3D-printed mathematical lampshades

Finished lampshade

I’ve been playing with translucent PLA for lighting projects at home. Earlier this year, I built a diffuser/housing for our Lidl LED strip, since the light from the exposed LEDs was too cool and jarring. The design files are on OnShape, although they might need tweaking for the exact strip and required installation area.

A few viral videos have recently popped up in my YouTube feed showing bespoke 3D-printed lampshades. These ondulating membranes struck me as a surface that would arise from sweeping 2D profile as it’s raised and rotated through space. Making one from scratch seemed like a fun challenge (not to mention a nice Christmas present!).

2D profile

I started by graphing the following equation in Desmos (link will take you to the formula).

\[ r = \cos(5\theta) + 0.2\cos(9\theta) + 0.05\cos(200\theta) + 4\]

Something like this with big gentle ondulations on top of which small jittery ridges are overlapped.

alt text

Trying (and failing) 3D with OnShape

Desmos helpfully allows export to SVG, which I then converted to DXF in Inkscape so it can be imported into OnShape. DXF files can be added to OnShape sketches directly. So far so good. Creating the loft object in OnShape proved challenging though. A loft is pretty much what I described earlier, the volume or surface created as one 2D profile is interpolated to another. In this case, the second profile is just a point placed above the initial one. Something like this:

The loft tool provide a few nice settings, specifically the initial and final angle of approach to each profile. I want the shape to rise straight from the 2D contour and form a tangent to the final point. This way the top will form a nice dome rather than a sharp spike.

▶ SUPPLIED INFORMATION:
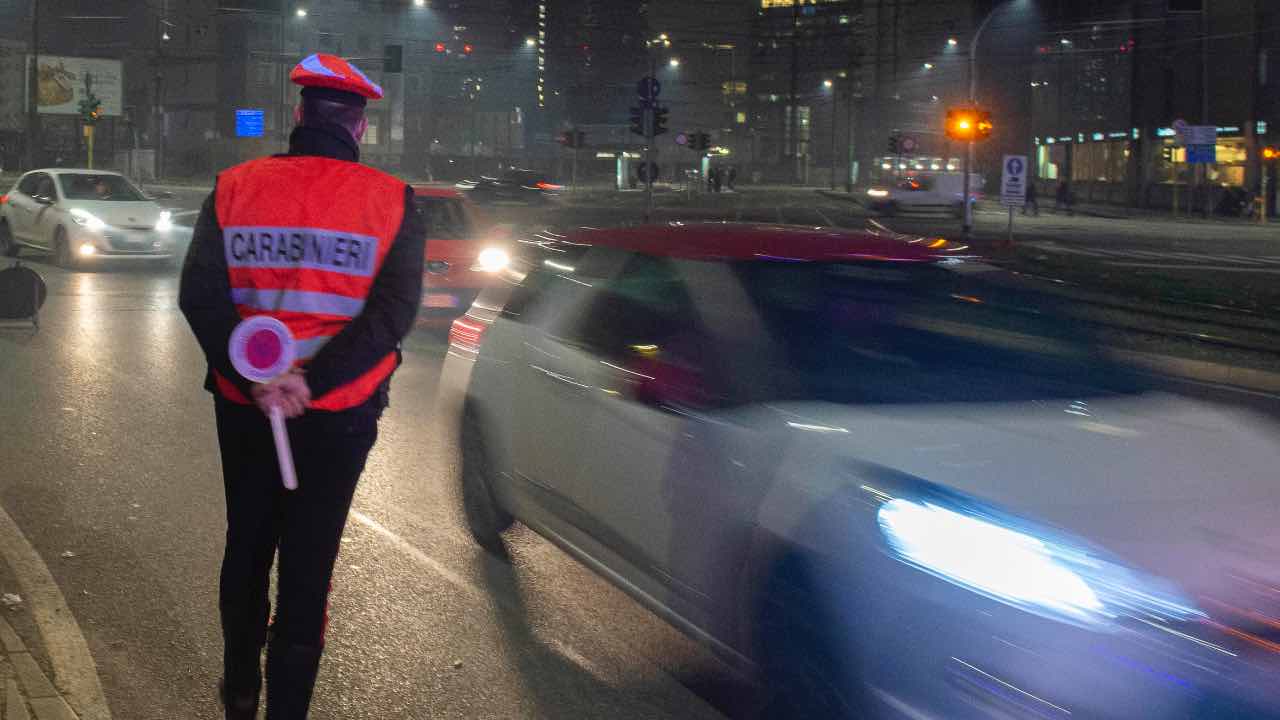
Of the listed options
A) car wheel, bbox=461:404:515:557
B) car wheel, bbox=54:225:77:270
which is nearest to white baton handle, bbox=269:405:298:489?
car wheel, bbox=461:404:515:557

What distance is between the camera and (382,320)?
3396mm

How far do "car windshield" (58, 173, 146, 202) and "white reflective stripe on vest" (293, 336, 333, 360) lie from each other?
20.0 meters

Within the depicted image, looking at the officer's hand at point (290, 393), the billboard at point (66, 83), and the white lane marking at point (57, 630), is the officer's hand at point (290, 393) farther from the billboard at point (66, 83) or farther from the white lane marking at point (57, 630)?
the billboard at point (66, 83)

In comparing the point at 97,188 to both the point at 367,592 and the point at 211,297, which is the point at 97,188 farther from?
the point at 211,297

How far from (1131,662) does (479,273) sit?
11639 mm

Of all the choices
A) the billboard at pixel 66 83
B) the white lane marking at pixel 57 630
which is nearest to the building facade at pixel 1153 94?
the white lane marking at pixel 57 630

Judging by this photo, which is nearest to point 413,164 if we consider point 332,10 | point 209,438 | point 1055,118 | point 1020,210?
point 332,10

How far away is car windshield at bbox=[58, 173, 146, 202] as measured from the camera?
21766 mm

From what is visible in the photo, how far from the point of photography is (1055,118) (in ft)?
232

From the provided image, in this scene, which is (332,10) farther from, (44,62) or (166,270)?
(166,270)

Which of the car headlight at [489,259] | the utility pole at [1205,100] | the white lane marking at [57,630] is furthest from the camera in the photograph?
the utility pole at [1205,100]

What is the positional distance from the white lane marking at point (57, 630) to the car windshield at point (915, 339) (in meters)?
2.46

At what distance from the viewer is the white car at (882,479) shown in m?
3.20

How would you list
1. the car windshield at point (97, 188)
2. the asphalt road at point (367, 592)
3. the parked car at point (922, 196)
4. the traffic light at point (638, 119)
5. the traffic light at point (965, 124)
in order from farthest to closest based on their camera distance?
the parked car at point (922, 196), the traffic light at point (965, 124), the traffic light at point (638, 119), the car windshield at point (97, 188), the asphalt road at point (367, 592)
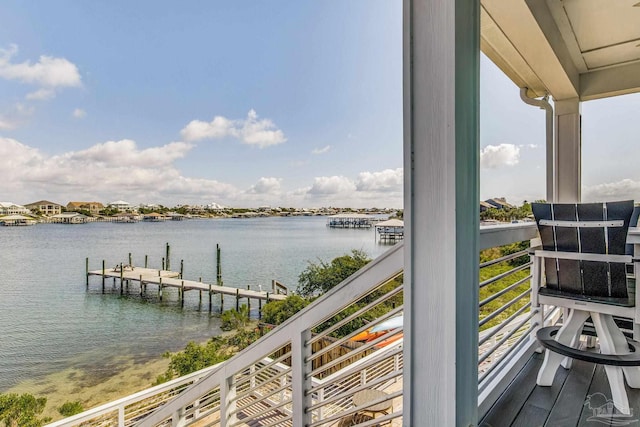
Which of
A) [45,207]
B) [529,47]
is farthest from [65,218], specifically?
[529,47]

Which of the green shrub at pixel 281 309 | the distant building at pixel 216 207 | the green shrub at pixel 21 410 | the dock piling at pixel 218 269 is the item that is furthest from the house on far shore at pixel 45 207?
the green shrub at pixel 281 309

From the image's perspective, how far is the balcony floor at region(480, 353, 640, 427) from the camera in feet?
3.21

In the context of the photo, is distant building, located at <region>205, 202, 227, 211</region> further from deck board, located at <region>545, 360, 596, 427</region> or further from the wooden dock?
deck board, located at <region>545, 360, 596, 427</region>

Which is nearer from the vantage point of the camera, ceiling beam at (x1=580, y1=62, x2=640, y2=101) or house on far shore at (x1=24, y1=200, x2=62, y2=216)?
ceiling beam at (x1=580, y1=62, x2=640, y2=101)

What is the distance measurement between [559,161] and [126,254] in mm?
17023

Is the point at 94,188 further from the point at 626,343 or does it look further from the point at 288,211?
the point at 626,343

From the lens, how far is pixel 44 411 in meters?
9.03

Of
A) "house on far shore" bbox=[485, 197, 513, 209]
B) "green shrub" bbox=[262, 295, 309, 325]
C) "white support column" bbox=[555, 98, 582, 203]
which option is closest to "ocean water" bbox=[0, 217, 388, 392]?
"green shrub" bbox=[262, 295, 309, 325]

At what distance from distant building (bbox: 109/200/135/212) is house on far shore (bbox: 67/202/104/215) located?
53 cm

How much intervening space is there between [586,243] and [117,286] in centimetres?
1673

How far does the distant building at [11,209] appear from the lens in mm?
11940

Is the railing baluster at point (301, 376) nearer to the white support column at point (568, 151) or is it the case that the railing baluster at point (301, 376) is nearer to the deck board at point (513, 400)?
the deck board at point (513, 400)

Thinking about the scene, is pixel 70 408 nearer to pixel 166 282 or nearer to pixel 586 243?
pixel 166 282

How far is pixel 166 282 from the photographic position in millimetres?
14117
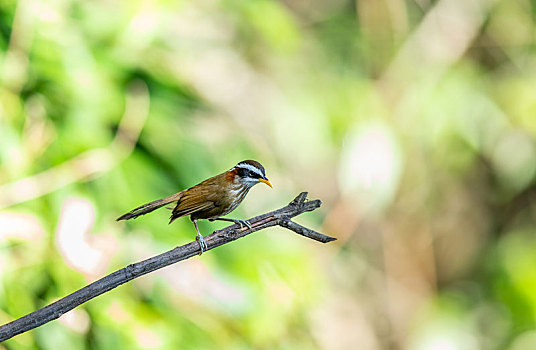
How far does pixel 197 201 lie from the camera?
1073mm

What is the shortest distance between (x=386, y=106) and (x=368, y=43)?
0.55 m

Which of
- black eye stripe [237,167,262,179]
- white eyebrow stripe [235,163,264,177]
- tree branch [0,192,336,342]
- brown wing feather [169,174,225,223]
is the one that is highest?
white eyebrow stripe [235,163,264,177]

---

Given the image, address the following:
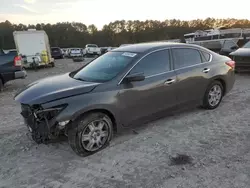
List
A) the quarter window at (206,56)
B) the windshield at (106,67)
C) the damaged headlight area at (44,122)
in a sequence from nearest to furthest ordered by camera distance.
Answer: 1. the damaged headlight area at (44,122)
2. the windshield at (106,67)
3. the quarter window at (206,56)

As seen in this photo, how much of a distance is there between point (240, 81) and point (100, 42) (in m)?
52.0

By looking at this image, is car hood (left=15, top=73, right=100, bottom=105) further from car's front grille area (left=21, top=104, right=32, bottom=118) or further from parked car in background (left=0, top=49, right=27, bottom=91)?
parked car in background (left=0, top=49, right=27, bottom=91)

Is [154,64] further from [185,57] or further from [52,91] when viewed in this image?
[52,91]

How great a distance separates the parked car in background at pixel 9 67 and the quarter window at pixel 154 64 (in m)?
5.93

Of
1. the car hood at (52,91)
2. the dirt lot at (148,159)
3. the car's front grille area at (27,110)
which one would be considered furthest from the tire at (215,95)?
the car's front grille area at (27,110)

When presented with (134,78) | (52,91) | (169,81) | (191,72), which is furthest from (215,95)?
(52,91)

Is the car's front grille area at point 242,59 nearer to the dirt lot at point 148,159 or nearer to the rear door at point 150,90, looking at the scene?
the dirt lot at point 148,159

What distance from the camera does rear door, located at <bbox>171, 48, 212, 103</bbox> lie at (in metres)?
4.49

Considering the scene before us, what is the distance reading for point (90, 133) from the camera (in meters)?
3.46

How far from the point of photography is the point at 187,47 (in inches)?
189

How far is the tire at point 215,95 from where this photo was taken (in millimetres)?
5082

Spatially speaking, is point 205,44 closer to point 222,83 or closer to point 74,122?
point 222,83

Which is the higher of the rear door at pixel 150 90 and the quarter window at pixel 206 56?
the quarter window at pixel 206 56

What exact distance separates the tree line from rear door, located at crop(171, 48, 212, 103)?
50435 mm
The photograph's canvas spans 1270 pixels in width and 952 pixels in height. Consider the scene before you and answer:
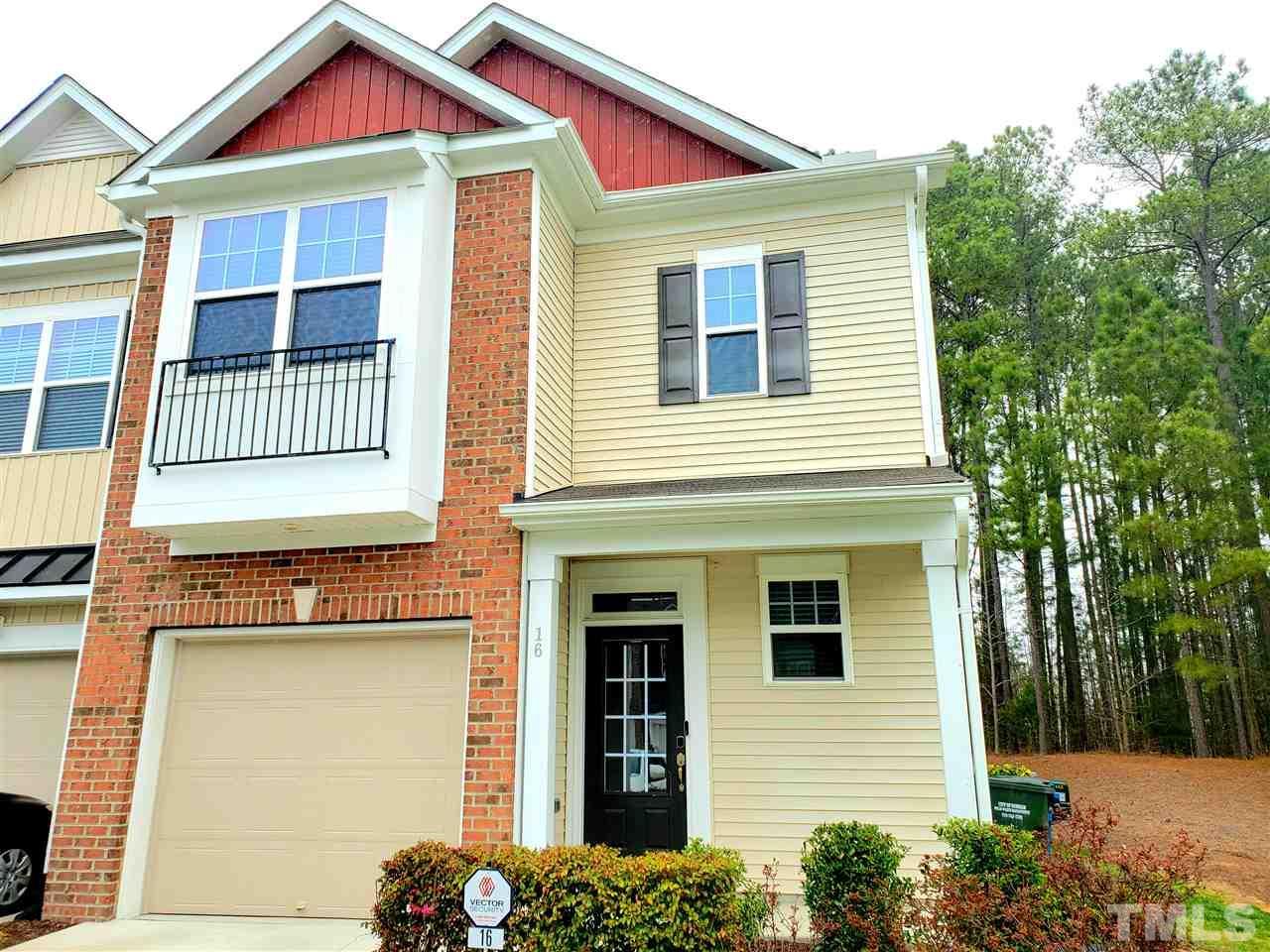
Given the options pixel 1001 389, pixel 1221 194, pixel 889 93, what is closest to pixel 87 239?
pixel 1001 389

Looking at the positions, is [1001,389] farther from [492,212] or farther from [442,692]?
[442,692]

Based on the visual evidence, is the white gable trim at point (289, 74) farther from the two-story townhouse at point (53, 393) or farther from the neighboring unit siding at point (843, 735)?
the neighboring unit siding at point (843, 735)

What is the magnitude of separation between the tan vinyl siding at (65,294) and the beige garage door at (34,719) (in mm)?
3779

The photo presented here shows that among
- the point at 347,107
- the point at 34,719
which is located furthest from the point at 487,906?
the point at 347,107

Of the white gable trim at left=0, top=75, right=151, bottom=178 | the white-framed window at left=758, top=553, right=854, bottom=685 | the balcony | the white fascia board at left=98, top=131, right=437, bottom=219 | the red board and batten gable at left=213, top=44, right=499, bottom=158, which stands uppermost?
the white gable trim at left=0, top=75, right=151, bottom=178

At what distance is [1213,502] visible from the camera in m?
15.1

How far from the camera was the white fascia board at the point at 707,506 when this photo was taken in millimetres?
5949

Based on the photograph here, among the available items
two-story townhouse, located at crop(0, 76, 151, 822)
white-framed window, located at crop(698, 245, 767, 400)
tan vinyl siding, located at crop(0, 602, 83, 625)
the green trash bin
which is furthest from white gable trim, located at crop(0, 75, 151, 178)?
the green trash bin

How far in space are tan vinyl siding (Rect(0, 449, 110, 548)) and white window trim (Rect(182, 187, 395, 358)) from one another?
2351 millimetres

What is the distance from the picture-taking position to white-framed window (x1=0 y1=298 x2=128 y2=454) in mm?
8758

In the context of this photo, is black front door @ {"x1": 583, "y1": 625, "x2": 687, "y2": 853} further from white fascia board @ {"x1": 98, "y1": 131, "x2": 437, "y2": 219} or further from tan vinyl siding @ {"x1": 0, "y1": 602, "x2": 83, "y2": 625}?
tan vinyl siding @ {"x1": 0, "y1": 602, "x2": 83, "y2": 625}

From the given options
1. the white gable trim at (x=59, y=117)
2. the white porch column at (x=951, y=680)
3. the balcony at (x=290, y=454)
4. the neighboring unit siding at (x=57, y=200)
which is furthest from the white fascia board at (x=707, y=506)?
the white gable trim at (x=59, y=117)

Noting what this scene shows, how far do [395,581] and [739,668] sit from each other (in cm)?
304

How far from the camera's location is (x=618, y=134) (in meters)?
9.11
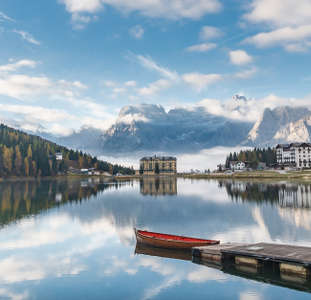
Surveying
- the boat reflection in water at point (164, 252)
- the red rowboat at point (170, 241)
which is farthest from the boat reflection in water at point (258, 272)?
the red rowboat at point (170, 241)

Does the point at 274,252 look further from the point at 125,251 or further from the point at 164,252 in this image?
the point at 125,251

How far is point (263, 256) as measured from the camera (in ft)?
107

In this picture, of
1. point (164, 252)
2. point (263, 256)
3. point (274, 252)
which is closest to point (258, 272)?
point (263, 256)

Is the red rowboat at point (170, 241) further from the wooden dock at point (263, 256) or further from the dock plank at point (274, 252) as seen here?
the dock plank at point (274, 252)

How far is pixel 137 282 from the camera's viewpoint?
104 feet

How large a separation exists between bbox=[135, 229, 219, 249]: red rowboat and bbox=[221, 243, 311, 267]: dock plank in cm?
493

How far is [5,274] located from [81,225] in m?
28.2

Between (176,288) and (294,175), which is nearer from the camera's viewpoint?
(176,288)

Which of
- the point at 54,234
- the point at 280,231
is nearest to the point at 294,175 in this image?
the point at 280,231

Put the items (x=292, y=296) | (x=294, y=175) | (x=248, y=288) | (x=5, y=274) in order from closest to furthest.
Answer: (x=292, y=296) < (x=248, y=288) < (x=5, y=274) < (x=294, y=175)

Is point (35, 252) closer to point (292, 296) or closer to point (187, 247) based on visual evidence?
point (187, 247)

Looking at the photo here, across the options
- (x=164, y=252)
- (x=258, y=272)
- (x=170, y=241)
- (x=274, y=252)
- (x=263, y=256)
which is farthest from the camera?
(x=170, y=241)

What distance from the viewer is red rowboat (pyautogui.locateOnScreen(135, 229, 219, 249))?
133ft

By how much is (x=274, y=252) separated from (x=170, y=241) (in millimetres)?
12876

...

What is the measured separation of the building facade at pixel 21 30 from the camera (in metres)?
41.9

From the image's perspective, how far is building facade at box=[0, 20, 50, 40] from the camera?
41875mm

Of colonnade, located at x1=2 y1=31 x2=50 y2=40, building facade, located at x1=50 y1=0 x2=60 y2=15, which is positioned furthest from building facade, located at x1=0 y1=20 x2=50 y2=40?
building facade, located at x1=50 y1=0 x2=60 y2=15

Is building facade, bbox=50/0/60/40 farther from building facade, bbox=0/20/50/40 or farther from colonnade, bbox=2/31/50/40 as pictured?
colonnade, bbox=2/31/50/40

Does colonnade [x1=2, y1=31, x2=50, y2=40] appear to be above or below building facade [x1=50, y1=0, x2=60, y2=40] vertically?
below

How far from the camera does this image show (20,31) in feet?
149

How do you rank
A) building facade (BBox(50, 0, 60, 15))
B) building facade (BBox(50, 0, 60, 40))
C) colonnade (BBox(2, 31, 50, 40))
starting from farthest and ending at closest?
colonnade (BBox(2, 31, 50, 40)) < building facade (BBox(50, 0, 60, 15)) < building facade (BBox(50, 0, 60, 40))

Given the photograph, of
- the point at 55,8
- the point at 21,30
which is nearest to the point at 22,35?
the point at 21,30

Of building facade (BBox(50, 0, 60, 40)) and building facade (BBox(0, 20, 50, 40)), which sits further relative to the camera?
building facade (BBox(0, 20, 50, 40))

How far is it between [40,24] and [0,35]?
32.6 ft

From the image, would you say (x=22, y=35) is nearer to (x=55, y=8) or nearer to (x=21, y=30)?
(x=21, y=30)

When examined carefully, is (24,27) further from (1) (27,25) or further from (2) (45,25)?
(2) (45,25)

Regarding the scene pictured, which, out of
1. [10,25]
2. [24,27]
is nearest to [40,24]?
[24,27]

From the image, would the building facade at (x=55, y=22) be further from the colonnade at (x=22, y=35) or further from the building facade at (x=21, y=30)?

▶ DIRECTIONS:
A. Answer these from the lampshade text:
(i) What material has the writer been using for lighting projects at home?
(ii) Which program turned the SVG into a DXF file?
(iii) When making the loft, what is the second profile?
B. Go on writing the lampshade text from its last sentence.

▶ RESULTS IN ORDER:
A.
(i) Translucent PLA.
(ii) Inkscape.
(iii) A point placed above the initial one.

B.
This complex organic-looking profile, made up of 1047 points, doesn’t really seem to fit OnShape’s main usecase. The loft operation kept failing to process (although it looks nice) and froze a couple of times too.

alt text

At this point, I had another idea. Since the point coordinates are known, it shouldn’t be too hard to create the shape in Python. This is not something I had done before, so I asked ChatGPT for advice. It gave me a script, which I was able to modify (repo here) to create the transition to a single point at the top (essentially scaling the profile depending on height). The results is a massive 70+MB STL file, which is currently printing …

Lampshade being 3D printed

Update: I’ve converted the Jupyter notebook to marimo so it’s easier to visualise the cross section and profile of the generated lampshade. You don’t even need to install Python to run this code, it will run directly in the browser using WebAssembly (link).